Objective :: Every record should be written out exactly, please.

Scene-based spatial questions
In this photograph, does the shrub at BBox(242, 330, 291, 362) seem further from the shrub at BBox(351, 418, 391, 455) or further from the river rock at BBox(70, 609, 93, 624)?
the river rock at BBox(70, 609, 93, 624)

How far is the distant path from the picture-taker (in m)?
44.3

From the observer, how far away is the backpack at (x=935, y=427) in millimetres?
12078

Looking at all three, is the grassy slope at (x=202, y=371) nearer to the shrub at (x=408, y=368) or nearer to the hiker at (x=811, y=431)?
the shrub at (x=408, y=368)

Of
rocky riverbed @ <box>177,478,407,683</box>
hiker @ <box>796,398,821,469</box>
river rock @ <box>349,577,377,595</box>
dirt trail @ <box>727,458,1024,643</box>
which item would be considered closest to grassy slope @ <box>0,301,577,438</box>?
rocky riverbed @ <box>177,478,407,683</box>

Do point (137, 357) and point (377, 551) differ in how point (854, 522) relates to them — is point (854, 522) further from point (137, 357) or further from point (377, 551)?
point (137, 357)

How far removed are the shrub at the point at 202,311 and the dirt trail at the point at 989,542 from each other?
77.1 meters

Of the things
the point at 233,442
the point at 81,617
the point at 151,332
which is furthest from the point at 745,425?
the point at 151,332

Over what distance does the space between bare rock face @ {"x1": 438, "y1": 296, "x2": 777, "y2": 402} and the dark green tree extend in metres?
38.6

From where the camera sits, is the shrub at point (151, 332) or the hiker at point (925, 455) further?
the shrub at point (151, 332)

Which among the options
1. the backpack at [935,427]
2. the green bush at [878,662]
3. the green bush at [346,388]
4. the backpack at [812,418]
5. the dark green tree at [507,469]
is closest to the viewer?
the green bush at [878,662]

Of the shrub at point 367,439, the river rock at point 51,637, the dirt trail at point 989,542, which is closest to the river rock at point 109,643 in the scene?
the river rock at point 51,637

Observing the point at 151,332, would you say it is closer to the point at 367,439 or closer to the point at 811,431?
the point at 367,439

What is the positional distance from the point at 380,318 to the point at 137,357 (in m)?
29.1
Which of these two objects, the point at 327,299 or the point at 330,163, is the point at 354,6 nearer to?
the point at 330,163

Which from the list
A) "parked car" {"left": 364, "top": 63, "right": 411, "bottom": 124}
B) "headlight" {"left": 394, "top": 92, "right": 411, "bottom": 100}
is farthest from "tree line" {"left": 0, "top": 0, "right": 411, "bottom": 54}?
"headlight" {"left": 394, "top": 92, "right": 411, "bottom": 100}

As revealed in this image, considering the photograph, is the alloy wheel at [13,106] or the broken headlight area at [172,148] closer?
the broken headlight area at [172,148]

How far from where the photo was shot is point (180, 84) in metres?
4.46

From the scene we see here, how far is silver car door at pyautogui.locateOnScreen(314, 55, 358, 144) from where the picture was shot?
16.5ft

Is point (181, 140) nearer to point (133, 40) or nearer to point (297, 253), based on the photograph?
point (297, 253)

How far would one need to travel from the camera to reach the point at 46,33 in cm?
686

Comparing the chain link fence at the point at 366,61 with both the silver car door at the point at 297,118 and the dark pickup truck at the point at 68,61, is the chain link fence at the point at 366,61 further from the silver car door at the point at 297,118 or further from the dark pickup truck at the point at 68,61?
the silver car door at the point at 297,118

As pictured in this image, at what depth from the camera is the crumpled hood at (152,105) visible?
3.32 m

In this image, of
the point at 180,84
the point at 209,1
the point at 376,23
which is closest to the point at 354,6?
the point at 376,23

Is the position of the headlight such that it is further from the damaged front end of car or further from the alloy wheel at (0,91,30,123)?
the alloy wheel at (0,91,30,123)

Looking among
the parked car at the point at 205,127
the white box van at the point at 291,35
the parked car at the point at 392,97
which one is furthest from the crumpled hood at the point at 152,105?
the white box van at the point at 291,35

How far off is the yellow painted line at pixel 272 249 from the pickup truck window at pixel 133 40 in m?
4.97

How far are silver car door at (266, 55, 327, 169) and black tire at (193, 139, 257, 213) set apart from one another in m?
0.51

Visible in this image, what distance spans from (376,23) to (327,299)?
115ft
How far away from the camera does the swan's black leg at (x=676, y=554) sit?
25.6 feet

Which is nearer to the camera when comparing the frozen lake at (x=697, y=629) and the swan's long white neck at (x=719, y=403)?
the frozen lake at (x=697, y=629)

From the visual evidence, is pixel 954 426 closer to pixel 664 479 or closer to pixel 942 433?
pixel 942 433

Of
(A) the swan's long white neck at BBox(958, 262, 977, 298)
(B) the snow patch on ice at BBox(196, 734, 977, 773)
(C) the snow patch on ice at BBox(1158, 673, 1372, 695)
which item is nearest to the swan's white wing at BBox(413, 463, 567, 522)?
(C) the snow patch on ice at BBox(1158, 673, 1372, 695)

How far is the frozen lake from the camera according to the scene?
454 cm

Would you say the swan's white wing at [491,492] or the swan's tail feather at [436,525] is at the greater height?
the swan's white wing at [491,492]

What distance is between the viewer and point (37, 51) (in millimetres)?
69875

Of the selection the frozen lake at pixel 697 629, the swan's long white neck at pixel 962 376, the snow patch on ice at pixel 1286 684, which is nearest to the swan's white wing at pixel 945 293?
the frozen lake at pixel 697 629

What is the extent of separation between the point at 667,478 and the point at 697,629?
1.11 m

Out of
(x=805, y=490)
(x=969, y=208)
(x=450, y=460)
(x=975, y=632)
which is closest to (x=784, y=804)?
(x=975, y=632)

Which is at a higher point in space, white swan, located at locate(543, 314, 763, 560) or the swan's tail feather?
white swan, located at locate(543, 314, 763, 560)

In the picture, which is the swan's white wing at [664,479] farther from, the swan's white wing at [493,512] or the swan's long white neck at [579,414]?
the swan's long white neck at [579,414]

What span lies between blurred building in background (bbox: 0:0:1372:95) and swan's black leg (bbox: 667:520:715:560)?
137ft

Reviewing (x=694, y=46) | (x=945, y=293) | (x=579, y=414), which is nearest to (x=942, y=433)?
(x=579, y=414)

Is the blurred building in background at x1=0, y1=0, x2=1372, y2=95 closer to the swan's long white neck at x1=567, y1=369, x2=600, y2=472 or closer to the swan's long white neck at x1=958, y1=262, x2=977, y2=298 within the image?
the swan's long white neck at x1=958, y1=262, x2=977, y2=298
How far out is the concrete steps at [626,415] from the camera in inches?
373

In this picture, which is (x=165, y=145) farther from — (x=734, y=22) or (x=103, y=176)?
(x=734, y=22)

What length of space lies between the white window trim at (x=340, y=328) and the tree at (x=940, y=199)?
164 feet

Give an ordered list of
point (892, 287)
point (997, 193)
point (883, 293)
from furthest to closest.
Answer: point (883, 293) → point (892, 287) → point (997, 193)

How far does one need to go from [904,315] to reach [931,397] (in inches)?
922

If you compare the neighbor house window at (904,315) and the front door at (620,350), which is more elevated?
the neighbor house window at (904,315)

Finished answer ::
In this photograph, does the shrub at BBox(242, 330, 291, 362) seem further from the shrub at BBox(351, 418, 391, 455) or further from the river rock at BBox(70, 609, 93, 624)?
the river rock at BBox(70, 609, 93, 624)

How far is the distant path from the picture-taker (in m)?
44.3

From the observer, how far away is the backpack at (x=935, y=427) in millimetres?
12078

Looking at all three, is the grassy slope at (x=202, y=371) nearer to the shrub at (x=408, y=368) or nearer to the hiker at (x=811, y=431)?
the shrub at (x=408, y=368)

Of
rocky riverbed @ <box>177,478,407,683</box>
hiker @ <box>796,398,821,469</box>
river rock @ <box>349,577,377,595</box>
dirt trail @ <box>727,458,1024,643</box>
which item would be considered closest to grassy slope @ <box>0,301,577,438</box>?
rocky riverbed @ <box>177,478,407,683</box>

Do point (137, 357) and point (377, 551) differ in how point (854, 522) relates to them — is point (854, 522) further from point (137, 357) or further from point (377, 551)?
point (137, 357)

How far removed are the shrub at the point at 202,311 and the dirt trail at the point at 989,542 from each other?
77.1 meters

Of the things
the point at 233,442
the point at 81,617
the point at 151,332
which is furthest from the point at 745,425?
the point at 151,332

Over what distance does the space between bare rock face @ {"x1": 438, "y1": 296, "x2": 777, "y2": 402} and the dark green tree extend in metres?
38.6

From where the camera sits, is the shrub at point (151, 332) or the hiker at point (925, 455) further?
the shrub at point (151, 332)

Which among the options
1. the backpack at [935,427]
2. the green bush at [878,662]
3. the green bush at [346,388]
4. the backpack at [812,418]
5. the dark green tree at [507,469]
is closest to the viewer?
the green bush at [878,662]

Of the shrub at point 367,439, the river rock at point 51,637, the dirt trail at point 989,542, which is closest to the river rock at point 109,643 in the scene?
the river rock at point 51,637

Observing the point at 151,332, would you say it is closer to the point at 367,439 or closer to the point at 811,431?
the point at 367,439

What is the positional distance from the point at 380,318 to the point at 137,357 (in m)?
29.1
Which of these two objects, the point at 327,299 or the point at 330,163, is the point at 354,6 nearer to?
the point at 330,163

Which from the list
A) "parked car" {"left": 364, "top": 63, "right": 411, "bottom": 124}
B) "headlight" {"left": 394, "top": 92, "right": 411, "bottom": 100}
is farthest from "tree line" {"left": 0, "top": 0, "right": 411, "bottom": 54}?
"headlight" {"left": 394, "top": 92, "right": 411, "bottom": 100}

As revealed in this image, considering the photograph, is the alloy wheel at [13,106] or the broken headlight area at [172,148] closer?
the broken headlight area at [172,148]

How far from where the photo was shot is point (180, 84) in metres?
4.46

From the scene we see here, how far is silver car door at pyautogui.locateOnScreen(314, 55, 358, 144) from where the picture was shot?
16.5ft

Is point (181, 140) nearer to point (133, 40) or nearer to point (297, 253), based on the photograph?
point (297, 253)

How far would one need to travel from the camera to reach the point at 46,33 in cm?
686

Comparing the chain link fence at the point at 366,61 with both the silver car door at the point at 297,118 and the dark pickup truck at the point at 68,61, is the chain link fence at the point at 366,61 further from the silver car door at the point at 297,118 or further from the dark pickup truck at the point at 68,61?
the silver car door at the point at 297,118

As pictured in this image, at what depth from the camera is the crumpled hood at (152,105) visible?
3.32 m

In this image, of
the point at 180,84
the point at 209,1
the point at 376,23
which is closest to the point at 354,6?
the point at 376,23

Is the position of the headlight such that it is further from the damaged front end of car or further from the alloy wheel at (0,91,30,123)?
the alloy wheel at (0,91,30,123)

Looking among
the parked car at the point at 205,127
the white box van at the point at 291,35
the parked car at the point at 392,97
which one is furthest from the crumpled hood at the point at 152,105?
the white box van at the point at 291,35

How far off is the yellow painted line at pixel 272 249 from the pickup truck window at pixel 133 40 in m?
4.97

How far are silver car door at (266, 55, 327, 169) and black tire at (193, 139, 257, 213) set apart from one another in m?
0.51

Visible in this image, what distance spans from (376,23) to (327,299)?
115ft
How far away from the camera does the swan's black leg at (x=676, y=554) sit?
25.6 feet

Which is nearer to the camera when comparing the frozen lake at (x=697, y=629) and the swan's long white neck at (x=719, y=403)?
the frozen lake at (x=697, y=629)

From the visual evidence, is pixel 954 426 closer to pixel 664 479 or closer to pixel 942 433?
pixel 942 433

Of
(A) the swan's long white neck at BBox(958, 262, 977, 298)
(B) the snow patch on ice at BBox(196, 734, 977, 773)
(C) the snow patch on ice at BBox(1158, 673, 1372, 695)
which item is nearest to the swan's white wing at BBox(413, 463, 567, 522)?
(C) the snow patch on ice at BBox(1158, 673, 1372, 695)

How far is the frozen lake from the camera according to the scene?
454 cm

Would you say the swan's white wing at [491,492] or the swan's tail feather at [436,525] is at the greater height?
the swan's white wing at [491,492]

What distance is between the viewer and point (37, 51) (in millimetres)?
69875

Of the selection the frozen lake at pixel 697 629, the swan's long white neck at pixel 962 376, the snow patch on ice at pixel 1286 684, which is nearest to the swan's white wing at pixel 945 293?
the frozen lake at pixel 697 629

What is the extent of separation between the point at 667,478 and the point at 697,629?
1.11 m

Out of
(x=805, y=490)
(x=969, y=208)
(x=450, y=460)
(x=975, y=632)
which is closest to (x=784, y=804)?
(x=975, y=632)

Which is at a higher point in space, white swan, located at locate(543, 314, 763, 560) or the swan's tail feather?
white swan, located at locate(543, 314, 763, 560)

In the picture, which is the swan's white wing at [664,479] farther from, the swan's white wing at [493,512] or the swan's long white neck at [579,414]?
the swan's long white neck at [579,414]

What span lies between blurred building in background (bbox: 0:0:1372:95) and swan's black leg (bbox: 667:520:715:560)?
137ft

Reviewing (x=694, y=46) | (x=945, y=293) | (x=579, y=414), which is nearest to (x=942, y=433)?
(x=579, y=414)

Is the blurred building in background at x1=0, y1=0, x2=1372, y2=95 closer to the swan's long white neck at x1=567, y1=369, x2=600, y2=472 or closer to the swan's long white neck at x1=958, y1=262, x2=977, y2=298 within the image?
the swan's long white neck at x1=958, y1=262, x2=977, y2=298
How far out is the concrete steps at [626,415] from the camera in inches?
373

In this picture, which is (x=165, y=145) farther from — (x=734, y=22) or (x=103, y=176)?
(x=734, y=22)

What length of space lies between the white window trim at (x=340, y=328) and the tree at (x=940, y=199)?
164 feet

Give an ordered list of
point (892, 287)
point (997, 193)
point (883, 293)
from furthest to closest.
Answer: point (883, 293) → point (892, 287) → point (997, 193)

How far does one need to go from [904,315] to reach [931,397] (in inches)?
922

If you compare the neighbor house window at (904,315) and the front door at (620,350), which is more elevated?
the neighbor house window at (904,315)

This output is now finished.